The problem: Copy out every one of the entries below word for word, keeping each line in its original order.

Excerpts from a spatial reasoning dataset
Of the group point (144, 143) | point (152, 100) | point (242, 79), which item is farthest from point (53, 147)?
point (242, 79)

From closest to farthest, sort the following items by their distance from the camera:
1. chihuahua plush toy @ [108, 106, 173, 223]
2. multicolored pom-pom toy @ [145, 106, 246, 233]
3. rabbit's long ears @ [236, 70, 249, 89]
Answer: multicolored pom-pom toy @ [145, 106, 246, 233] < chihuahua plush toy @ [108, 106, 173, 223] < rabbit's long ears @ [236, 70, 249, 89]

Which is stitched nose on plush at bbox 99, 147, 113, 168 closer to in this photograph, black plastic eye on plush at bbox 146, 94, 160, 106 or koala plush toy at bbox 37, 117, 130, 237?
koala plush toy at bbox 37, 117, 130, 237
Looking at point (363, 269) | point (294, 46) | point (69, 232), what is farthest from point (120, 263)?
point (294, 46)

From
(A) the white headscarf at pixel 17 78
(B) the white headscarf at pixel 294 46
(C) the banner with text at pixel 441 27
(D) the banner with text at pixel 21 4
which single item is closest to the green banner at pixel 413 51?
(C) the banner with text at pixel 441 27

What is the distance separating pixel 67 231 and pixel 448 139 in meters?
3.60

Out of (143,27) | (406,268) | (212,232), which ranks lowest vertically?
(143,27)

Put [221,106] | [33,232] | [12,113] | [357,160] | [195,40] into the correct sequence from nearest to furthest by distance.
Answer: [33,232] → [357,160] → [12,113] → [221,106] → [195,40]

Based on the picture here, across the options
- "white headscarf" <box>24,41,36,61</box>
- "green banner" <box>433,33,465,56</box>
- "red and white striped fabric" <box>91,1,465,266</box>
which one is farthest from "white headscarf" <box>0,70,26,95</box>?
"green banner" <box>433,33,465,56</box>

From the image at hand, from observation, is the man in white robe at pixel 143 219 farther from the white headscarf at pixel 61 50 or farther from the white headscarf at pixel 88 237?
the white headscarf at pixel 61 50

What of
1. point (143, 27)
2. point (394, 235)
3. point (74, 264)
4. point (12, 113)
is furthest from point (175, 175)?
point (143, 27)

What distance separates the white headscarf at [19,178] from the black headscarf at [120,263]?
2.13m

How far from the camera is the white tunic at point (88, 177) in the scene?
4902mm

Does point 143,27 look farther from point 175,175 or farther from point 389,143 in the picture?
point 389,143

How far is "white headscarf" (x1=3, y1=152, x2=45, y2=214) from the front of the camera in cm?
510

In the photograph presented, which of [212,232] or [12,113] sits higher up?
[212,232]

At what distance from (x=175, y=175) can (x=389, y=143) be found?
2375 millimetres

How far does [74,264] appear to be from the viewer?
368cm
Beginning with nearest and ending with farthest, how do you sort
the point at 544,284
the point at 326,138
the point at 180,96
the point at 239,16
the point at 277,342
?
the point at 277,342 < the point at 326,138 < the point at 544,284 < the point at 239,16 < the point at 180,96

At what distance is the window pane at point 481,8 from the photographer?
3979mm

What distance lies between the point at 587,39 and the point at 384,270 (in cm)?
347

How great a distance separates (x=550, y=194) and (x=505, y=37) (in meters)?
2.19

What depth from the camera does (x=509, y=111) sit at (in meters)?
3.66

Correct response:
Of the group point (144, 143) | point (152, 100) | point (242, 79), which item is farthest from point (53, 147)?
point (242, 79)

From closest to farthest, sort the following items by their distance from the camera:
1. chihuahua plush toy @ [108, 106, 173, 223]
2. multicolored pom-pom toy @ [145, 106, 246, 233]
3. rabbit's long ears @ [236, 70, 249, 89]
Answer: multicolored pom-pom toy @ [145, 106, 246, 233] < chihuahua plush toy @ [108, 106, 173, 223] < rabbit's long ears @ [236, 70, 249, 89]

Which is stitched nose on plush at bbox 99, 147, 113, 168 closer to in this photograph, black plastic eye on plush at bbox 146, 94, 160, 106 or koala plush toy at bbox 37, 117, 130, 237?
koala plush toy at bbox 37, 117, 130, 237
Looking at point (363, 269) | point (294, 46) | point (69, 232), what is farthest from point (120, 263)?
point (294, 46)

From
(A) the white headscarf at pixel 17 78
(B) the white headscarf at pixel 294 46
(C) the banner with text at pixel 441 27
(D) the banner with text at pixel 21 4
which single item is closest to the green banner at pixel 413 51?
(C) the banner with text at pixel 441 27

What is the distance separating pixel 67 231 and pixel 448 139 in meters?
3.60

Out of (143,27) | (406,268) | (212,232), which ranks lowest vertically?
(143,27)

Put [221,106] | [33,232] | [12,113] | [357,160] | [195,40] into the correct sequence from nearest to furthest by distance.
Answer: [33,232] → [357,160] → [12,113] → [221,106] → [195,40]

Based on the picture here, across the options
- "white headscarf" <box>24,41,36,61</box>
- "green banner" <box>433,33,465,56</box>
- "red and white striped fabric" <box>91,1,465,266</box>
which one is farthest from "white headscarf" <box>0,70,26,95</box>?
"green banner" <box>433,33,465,56</box>

From the image at hand, from observation, is the man in white robe at pixel 143 219 farther from the white headscarf at pixel 61 50 or farther from the white headscarf at pixel 88 237?
the white headscarf at pixel 61 50

What of
1. point (143, 27)
2. point (394, 235)
3. point (74, 264)
4. point (12, 113)
is furthest from point (175, 175)?
point (143, 27)

What distance separates the white headscarf at [19,178] from the black headscarf at [120,263]?
2.13m

How far from the camera is the white tunic at point (88, 177) in the scene?
4902mm

Does point 143,27 look farther from point 175,175 or farther from point 389,143 in the picture?
point 389,143

How far is "white headscarf" (x1=3, y1=152, x2=45, y2=214) from the front of the camera in cm?
510

In the photograph presented, which of [212,232] or [12,113] sits higher up?
[212,232]

At what distance from (x=175, y=175) can (x=389, y=143) be found?
2375 millimetres

How far does [74,264] appear to be from the viewer?
368cm
Beginning with nearest and ending with farthest, how do you sort
the point at 544,284
the point at 326,138
the point at 180,96
the point at 239,16
the point at 277,342
?
the point at 277,342 < the point at 326,138 < the point at 544,284 < the point at 239,16 < the point at 180,96

At what distance is the window pane at point 481,8 from the photographer?
3979mm

What distance lies between the point at 587,39 and the point at 384,270 (in cm)?
347

How great a distance separates (x=550, y=194) and (x=505, y=37) (in meters)?
2.19

What depth from the camera does (x=509, y=111) sit at (in meters)?
3.66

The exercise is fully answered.